Residents of a southern suburb of Athens returned to their homes on Sunday after firefighters managed to bring under control a wildfire that had forced them to evacuate the day before, the emergency services said.
“At this point, the fire has been demarcated, the residents are back in their houses,” deputy civil protection minister, Evangelos Tournas, told a news briefing.
A substantial number of firefighters remained in the area “and will remain as long as it is needed, while aircraft will continue dropping water protectively,” he said.
A total of 283 firefighters in 65 vehicles, with the help of groups of bystanders, had battled overnight to bring the fire under control.
And two firefighting plans and two helicopters were still in operation early Sunday.
While the fire is in remission, with no burning spots, authorities said they remain on high alert in case it breaks out again.

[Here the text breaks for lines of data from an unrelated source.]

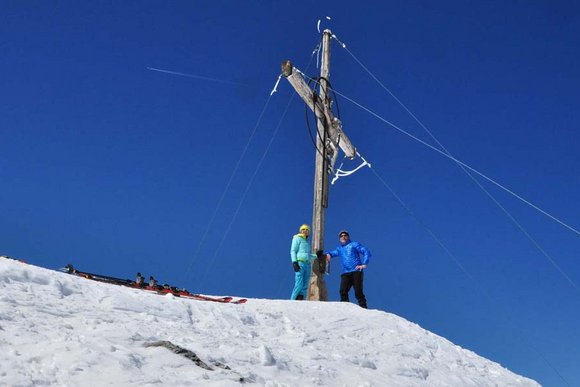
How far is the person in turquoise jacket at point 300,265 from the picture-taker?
39.3ft

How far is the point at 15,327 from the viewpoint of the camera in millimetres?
4898

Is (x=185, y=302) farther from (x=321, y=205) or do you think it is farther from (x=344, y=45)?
(x=344, y=45)

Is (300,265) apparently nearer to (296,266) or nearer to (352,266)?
(296,266)

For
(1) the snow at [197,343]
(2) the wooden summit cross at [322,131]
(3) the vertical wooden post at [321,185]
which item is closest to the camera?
(1) the snow at [197,343]

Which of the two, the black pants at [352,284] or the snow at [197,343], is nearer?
the snow at [197,343]

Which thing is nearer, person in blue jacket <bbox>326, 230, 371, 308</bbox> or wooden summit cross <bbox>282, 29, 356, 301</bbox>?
person in blue jacket <bbox>326, 230, 371, 308</bbox>

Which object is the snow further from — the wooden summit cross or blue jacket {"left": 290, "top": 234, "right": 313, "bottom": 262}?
the wooden summit cross

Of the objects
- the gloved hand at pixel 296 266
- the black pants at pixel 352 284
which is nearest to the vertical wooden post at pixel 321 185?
the gloved hand at pixel 296 266

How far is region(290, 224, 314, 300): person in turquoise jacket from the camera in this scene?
11992 mm

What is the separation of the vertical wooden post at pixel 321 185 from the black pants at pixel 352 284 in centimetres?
50

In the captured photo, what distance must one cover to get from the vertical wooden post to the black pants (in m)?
0.50

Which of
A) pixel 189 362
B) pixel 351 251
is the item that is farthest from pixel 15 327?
pixel 351 251

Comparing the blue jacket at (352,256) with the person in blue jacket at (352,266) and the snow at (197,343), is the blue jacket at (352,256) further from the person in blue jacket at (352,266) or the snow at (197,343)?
the snow at (197,343)

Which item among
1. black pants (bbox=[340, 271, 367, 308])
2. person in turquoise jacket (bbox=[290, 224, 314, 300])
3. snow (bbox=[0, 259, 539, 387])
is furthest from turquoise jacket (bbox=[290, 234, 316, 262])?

On Saturday, the Greek Civil Protection agency issued an emergency appeal via SMS for people to leave the suburb of Ano Voula.
Officials reported no casualties, but four more neighborhoods were evacuated as the wind changed direction and drove the fire front towards the town of Vari later on Saturday evening.
Giorgos Papanikolaou, the mayor of Glyfada, where the fire first broke out, said that it started at a high voltage electricity power station.
Last summer, Greece’s most severe heat wave in decades, which authorities blamed on climate change, saw fires destroy more than 100,000 hectares (247,105 acres) of forest and farmland, the country’s worst wildfire damage since 2007.
More than 200 firefighters and technical equipment provided by European Union countries will be soon deployed to Greece to help boost the battle against large wildfires.
Bulgaria, Finland, France, Germany, Romania and Norway will take part in the deployment, coordinated by the EU’s Civil Protection Mechanism.